In short, as Catholics we rejoice that we have been blessed to enter the Catholic Church as the Body of Christ willed and established by Jesus. We also inherit with membership in the Catholic Church the responsibility to testify to the truth of Her uniqueness, even as we acknowledge and rejoice in the elements of grace and truth to be found in other churches.
 
Obviously this reminds us that the search for unity among the followers of Christ is a task that requires of us the courage to testify clearly, sometimes even against some of the trends and pressures of modern thought. 
 
We believe, for example, that we do not pick or create our own truth concerning the nature of God, or moral conduct or the reality of heaven and hell. At the same time, we pray to embrace Jesus’ love that seeks a path to unity among the baptized.
 
The unity of the Church has another element as well.
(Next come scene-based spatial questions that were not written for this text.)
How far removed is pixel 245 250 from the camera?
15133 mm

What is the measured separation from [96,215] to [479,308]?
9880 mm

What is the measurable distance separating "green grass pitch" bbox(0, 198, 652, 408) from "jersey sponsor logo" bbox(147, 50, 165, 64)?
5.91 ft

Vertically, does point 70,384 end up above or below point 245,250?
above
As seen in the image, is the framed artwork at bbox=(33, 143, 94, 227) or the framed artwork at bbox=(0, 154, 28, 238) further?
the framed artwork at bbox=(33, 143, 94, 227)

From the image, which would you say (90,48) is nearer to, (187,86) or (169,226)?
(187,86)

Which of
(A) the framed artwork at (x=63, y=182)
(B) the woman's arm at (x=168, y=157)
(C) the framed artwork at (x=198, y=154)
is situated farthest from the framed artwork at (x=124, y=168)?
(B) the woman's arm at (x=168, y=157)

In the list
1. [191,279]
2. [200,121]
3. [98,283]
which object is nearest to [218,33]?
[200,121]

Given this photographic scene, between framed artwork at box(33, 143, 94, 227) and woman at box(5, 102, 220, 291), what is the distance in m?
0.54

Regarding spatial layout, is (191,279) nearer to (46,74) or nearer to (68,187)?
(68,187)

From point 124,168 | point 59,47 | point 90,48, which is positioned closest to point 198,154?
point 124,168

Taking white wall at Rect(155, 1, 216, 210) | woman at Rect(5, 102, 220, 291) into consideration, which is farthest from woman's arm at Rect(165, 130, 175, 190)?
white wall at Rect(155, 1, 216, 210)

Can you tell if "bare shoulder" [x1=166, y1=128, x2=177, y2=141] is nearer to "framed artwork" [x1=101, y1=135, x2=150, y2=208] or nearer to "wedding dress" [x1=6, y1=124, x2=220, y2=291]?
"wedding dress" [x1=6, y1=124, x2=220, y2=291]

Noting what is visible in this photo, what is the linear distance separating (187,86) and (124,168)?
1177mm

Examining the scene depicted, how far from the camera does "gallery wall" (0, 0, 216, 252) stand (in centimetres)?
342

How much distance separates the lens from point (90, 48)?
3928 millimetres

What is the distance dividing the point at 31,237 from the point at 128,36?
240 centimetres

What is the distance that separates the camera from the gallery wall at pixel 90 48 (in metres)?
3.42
That is the realization of the oneness that we share with the Church and with our fellow Christians throughout the ages and throughout the world today.
 
There is a temptation to focus our faith only on our own time, only on the Church of our day as we know and perceive her, or only on the problems of faith in modern society. These are important issues. They are the circumstances in which God, in His providence, has decided that we should live and work for our salvation. 
 
But for every challenge or problem or modern moral question that we face as Christians and Catholics, we need to remind ourselves that we are not the whole. We are part of a wider reality. We are part of the Church of Christ that constantly develops in its understanding of the truth, but in a manner that never contradicts or parts from the essential faith of the men and women who have gone before us.
 
Likewise, in our day, our vision of the Church must ask how our approach to problems or challenges would be lived out among our brothers and sisters in places where the faith is under persecution or does not have the funding or structure of the Church in our society.
 
Next week we celebrate the week of prayer for Christian unity. It concludes each year on Jan. 25, the Feast of the Conversion of St. Paul. 
 
The lack of unity among Christians is a matter of sorrow. So important was this question that Jesus prayed for the unity of His followers on Holy Thursday night. 
 
Let’s use this opportunity to remind ourselves of the gift, the challenge, and the responsibility of living our faith in the Church that is one.